**GIVEN ENTRIES**
* * * *
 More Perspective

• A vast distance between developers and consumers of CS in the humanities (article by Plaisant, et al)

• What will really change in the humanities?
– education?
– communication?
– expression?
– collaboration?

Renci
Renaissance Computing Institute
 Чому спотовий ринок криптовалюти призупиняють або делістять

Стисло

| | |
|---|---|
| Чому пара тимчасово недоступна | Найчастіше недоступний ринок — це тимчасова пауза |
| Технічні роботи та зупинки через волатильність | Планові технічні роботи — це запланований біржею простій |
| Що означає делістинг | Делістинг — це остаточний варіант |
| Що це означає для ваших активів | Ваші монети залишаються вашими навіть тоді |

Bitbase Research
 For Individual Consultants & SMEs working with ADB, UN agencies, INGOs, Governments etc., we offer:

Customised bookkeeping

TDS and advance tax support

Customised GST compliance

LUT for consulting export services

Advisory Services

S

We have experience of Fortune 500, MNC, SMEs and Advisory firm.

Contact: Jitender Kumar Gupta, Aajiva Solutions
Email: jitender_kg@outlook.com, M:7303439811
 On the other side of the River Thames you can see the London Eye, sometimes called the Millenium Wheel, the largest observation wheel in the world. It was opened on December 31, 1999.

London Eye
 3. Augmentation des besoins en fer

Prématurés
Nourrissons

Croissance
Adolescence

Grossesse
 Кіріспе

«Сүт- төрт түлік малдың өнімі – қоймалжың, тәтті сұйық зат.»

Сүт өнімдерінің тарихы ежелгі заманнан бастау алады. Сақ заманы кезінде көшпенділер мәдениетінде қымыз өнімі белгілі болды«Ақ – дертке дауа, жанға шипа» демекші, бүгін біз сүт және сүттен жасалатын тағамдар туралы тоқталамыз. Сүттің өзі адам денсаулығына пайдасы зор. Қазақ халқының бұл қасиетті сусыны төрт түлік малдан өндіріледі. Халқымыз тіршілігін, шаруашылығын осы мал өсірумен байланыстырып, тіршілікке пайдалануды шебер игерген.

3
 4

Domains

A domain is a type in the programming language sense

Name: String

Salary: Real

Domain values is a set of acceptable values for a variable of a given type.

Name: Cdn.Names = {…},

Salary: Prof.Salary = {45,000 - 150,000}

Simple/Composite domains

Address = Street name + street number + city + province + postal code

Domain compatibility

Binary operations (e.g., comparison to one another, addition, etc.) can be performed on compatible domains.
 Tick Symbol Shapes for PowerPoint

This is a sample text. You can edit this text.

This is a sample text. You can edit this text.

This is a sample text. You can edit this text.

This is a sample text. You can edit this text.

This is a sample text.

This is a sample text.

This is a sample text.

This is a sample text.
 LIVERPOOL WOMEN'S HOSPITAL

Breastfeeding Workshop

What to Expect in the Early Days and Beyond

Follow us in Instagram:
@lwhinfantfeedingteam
* * * *
**EXERCISE DIRECTIONS**
From the line holding "Adolescence" to the line holding "Tick Symbol Shapes for PowerPoint", inclusive, restate each line above exactly as written.

**EXERCISE RESPONSE**
Adolescence

Grossesse
 Кіріспе

«Сүт- төрт түлік малдың өнімі – қоймалжың, тәтті сұйық зат.»

Сүт өнімдерінің тарихы ежелгі заманнан бастау алады. Сақ заманы кезінде көшпенділер мәдениетінде қымыз өнімі белгілі болды«Ақ – дертке дауа, жанға шипа» демекші, бүгін біз сүт және сүттен жасалатын тағамдар туралы тоқталамыз. Сүттің өзі адам денсаулығына пайдасы зор. Қазақ халқының бұл қасиетті сусыны төрт түлік малдан өндіріледі. Халқымыз тіршілігін, шаруашылығын осы мал өсірумен байланыстырып, тіршілікке пайдалануды шебер игерген.

3
 4

Domains

A domain is a type in the programming language sense

Name: String

Salary: Real

Domain values is a set of acceptable values for a variable of a given type.

Name: Cdn.Names = {…},

Salary: Prof.Salary = {45,000 - 150,000}

Simple/Composite domains

Address = Street name + street number + city + province + postal code

Domain compatibility

Binary operations (e.g., comparison to one another, addition, etc.) can be performed on compatible domains.
 Tick Symbol Shapes for PowerPoint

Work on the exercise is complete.